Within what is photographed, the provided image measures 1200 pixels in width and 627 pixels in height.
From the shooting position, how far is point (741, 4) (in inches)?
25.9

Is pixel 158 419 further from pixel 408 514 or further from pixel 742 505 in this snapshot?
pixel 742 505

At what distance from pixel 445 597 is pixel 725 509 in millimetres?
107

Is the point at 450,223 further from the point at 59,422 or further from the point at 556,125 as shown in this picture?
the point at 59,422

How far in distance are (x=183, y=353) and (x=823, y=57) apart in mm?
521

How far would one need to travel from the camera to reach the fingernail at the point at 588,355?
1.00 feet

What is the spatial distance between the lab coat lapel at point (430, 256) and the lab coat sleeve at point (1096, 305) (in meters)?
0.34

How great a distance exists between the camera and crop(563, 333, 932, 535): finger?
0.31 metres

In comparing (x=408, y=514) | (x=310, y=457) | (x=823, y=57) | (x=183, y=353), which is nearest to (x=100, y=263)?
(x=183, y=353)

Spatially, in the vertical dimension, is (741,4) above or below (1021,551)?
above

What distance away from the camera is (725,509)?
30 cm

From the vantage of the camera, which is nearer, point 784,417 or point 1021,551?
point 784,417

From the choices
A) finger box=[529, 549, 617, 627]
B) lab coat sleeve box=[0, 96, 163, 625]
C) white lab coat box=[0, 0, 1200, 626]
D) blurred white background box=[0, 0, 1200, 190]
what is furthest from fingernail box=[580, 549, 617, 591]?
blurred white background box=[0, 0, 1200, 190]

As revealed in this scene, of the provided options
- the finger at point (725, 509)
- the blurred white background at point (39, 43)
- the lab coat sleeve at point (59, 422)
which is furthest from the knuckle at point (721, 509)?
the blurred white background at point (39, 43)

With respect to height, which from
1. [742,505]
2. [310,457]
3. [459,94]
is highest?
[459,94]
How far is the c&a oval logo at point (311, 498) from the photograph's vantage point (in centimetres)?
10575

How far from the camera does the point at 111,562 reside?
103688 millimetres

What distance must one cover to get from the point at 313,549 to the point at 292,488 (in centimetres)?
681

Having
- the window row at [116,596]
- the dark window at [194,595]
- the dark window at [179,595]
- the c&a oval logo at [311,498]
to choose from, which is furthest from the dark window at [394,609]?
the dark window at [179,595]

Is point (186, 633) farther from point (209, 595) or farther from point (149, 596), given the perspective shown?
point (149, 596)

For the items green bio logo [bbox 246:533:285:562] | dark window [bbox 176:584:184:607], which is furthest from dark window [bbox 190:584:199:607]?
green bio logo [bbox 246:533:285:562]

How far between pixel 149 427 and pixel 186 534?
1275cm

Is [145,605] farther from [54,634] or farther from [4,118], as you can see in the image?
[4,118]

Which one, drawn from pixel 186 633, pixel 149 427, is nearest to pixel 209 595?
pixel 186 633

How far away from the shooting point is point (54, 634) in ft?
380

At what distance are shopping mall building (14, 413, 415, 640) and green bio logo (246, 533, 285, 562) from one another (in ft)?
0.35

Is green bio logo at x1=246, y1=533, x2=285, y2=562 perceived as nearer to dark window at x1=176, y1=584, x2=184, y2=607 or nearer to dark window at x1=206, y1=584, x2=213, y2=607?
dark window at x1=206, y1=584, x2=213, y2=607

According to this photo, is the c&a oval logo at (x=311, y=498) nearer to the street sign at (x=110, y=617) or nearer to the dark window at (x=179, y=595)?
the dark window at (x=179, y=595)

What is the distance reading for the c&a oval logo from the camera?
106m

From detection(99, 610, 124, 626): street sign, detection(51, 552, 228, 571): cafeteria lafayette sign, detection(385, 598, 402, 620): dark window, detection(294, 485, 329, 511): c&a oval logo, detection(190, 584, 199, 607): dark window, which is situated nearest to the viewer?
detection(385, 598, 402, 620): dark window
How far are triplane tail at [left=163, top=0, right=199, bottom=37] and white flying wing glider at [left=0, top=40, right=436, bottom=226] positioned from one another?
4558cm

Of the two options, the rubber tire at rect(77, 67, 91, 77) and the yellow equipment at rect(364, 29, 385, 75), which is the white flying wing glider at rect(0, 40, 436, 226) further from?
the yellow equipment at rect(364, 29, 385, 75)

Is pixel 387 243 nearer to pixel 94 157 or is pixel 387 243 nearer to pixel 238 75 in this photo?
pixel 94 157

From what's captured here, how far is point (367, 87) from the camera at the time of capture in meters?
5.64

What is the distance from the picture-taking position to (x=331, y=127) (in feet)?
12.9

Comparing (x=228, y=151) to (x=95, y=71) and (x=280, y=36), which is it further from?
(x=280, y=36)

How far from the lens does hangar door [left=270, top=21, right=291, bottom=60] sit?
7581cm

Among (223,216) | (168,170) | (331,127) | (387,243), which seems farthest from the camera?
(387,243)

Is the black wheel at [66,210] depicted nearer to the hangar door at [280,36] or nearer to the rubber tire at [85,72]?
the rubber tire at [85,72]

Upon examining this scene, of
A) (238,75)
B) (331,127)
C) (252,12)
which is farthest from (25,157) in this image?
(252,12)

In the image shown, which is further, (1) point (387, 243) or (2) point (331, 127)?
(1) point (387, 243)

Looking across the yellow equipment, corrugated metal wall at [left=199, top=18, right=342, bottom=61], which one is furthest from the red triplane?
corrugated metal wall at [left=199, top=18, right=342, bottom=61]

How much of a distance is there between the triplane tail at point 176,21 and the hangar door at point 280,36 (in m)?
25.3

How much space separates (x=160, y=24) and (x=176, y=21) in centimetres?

§ **GOAL**: Return the listing above word for word, from its first line through its last, without changing anything.

§ **THE OUTPUT**:
Within what is photographed, the provided image measures 1200 pixels in width and 627 pixels in height.
From the shooting position, how far is point (741, 4) (in inches)?
25.9

Is pixel 158 419 further from pixel 408 514 or further from pixel 742 505 in this snapshot?
pixel 742 505

At what distance from pixel 445 597 is pixel 725 509 in millimetres?
107

Is the point at 450,223 further from the point at 59,422 or further from the point at 556,125 as shown in this picture?
the point at 59,422

How far in distance are (x=183, y=353) and (x=823, y=57) apart in mm?
521

How far would one need to travel from the camera to reach the fingernail at the point at 588,355?
1.00 feet

What is the spatial distance between the lab coat lapel at point (430, 256) and the lab coat sleeve at point (1096, 305) (in meters)?
0.34

How great a distance exists between the camera and crop(563, 333, 932, 535): finger?
0.31 metres

In comparing (x=408, y=514) | (x=310, y=457) | (x=823, y=57) | (x=183, y=353), which is nearest to (x=100, y=263)?
(x=183, y=353)

Spatially, in the vertical dimension, is (741,4) above or below (1021,551)?
above

What distance away from the camera is (725,509)?
30 cm

From the vantage of the camera, which is nearer, point 784,417 or point 1021,551?
point 784,417

From the choices
A) finger box=[529, 549, 617, 627]
B) lab coat sleeve box=[0, 96, 163, 625]
C) white lab coat box=[0, 0, 1200, 626]
D) blurred white background box=[0, 0, 1200, 190]
what is furthest from fingernail box=[580, 549, 617, 591]?
blurred white background box=[0, 0, 1200, 190]

As revealed in this scene, of the provided options
- the finger at point (725, 509)
- the blurred white background at point (39, 43)
- the lab coat sleeve at point (59, 422)
which is furthest from the knuckle at point (721, 509)?
the blurred white background at point (39, 43)

With respect to height, which from
1. [742,505]
2. [310,457]
3. [459,94]
is highest?
[459,94]
How far is the c&a oval logo at point (311, 498) from the photograph's vantage point (in centimetres)?
10575

How far from the camera does the point at 111,562 reside?
103688 millimetres

What distance must one cover to get from the point at 313,549 to the point at 292,488 (in centimetres)?
681

Having
- the window row at [116,596]
- the dark window at [194,595]
- the dark window at [179,595]
- the c&a oval logo at [311,498]
to choose from, which is furthest from the dark window at [394,609]?
the dark window at [179,595]

Is point (186, 633) farther from point (209, 595) or farther from point (149, 596), given the perspective shown?
point (149, 596)

For the items green bio logo [bbox 246:533:285:562] | dark window [bbox 176:584:184:607], which is furthest from dark window [bbox 190:584:199:607]?
green bio logo [bbox 246:533:285:562]

How far between pixel 149 427 and pixel 186 534?
1275cm

Is [145,605] farther from [54,634] or farther from [4,118], as you can see in the image?
[4,118]

Which one, drawn from pixel 186 633, pixel 149 427, is nearest to pixel 209 595?
pixel 186 633

How far away from the shooting point is point (54, 634) in ft?
380

At what distance are shopping mall building (14, 413, 415, 640) and green bio logo (246, 533, 285, 562) from one another (in ft)?
0.35

Is green bio logo at x1=246, y1=533, x2=285, y2=562 perceived as nearer to dark window at x1=176, y1=584, x2=184, y2=607 or nearer to dark window at x1=206, y1=584, x2=213, y2=607?
dark window at x1=206, y1=584, x2=213, y2=607

According to this photo, is the c&a oval logo at (x=311, y=498) nearer to the street sign at (x=110, y=617) or nearer to the dark window at (x=179, y=595)?
the dark window at (x=179, y=595)

What is the distance reading for the c&a oval logo from the camera?
106m

From detection(99, 610, 124, 626): street sign, detection(51, 552, 228, 571): cafeteria lafayette sign, detection(385, 598, 402, 620): dark window, detection(294, 485, 329, 511): c&a oval logo, detection(190, 584, 199, 607): dark window, which is situated nearest to the viewer?
detection(385, 598, 402, 620): dark window
How far are triplane tail at [left=163, top=0, right=199, bottom=37] and white flying wing glider at [left=0, top=40, right=436, bottom=226] positioned from one another?
4558cm

Of the two options, the rubber tire at rect(77, 67, 91, 77) and the yellow equipment at rect(364, 29, 385, 75), which is the white flying wing glider at rect(0, 40, 436, 226) further from?
the yellow equipment at rect(364, 29, 385, 75)

Is pixel 387 243 nearer to pixel 94 157 or is pixel 387 243 nearer to pixel 238 75 in this photo?
pixel 94 157

From what's captured here, how far is point (367, 87) from the camera at the time of capture in meters?
5.64

What is the distance from the picture-taking position to (x=331, y=127) (in feet)?
12.9

Comparing (x=228, y=151) to (x=95, y=71) and (x=280, y=36), which is it further from?
(x=280, y=36)

How far from the lens does hangar door [left=270, top=21, right=291, bottom=60] sit?
7581cm

Among (223,216) | (168,170) | (331,127) | (387,243), which seems farthest from the camera?
(387,243)

Is the black wheel at [66,210] depicted nearer to the hangar door at [280,36] or nearer to the rubber tire at [85,72]?
the rubber tire at [85,72]

Upon examining this scene, of
A) (238,75)
B) (331,127)
C) (252,12)
which is farthest from (25,157) in this image?
(252,12)

In the image shown, which is further, (1) point (387, 243) or (2) point (331, 127)?
(1) point (387, 243)

Looking across the yellow equipment, corrugated metal wall at [left=199, top=18, right=342, bottom=61], which one is furthest from the red triplane?
corrugated metal wall at [left=199, top=18, right=342, bottom=61]

How much of a distance is there between the triplane tail at point 176,21 and the hangar door at point 280,36 (in m)?
25.3

How much space separates (x=160, y=24) and (x=176, y=21) in centimetres?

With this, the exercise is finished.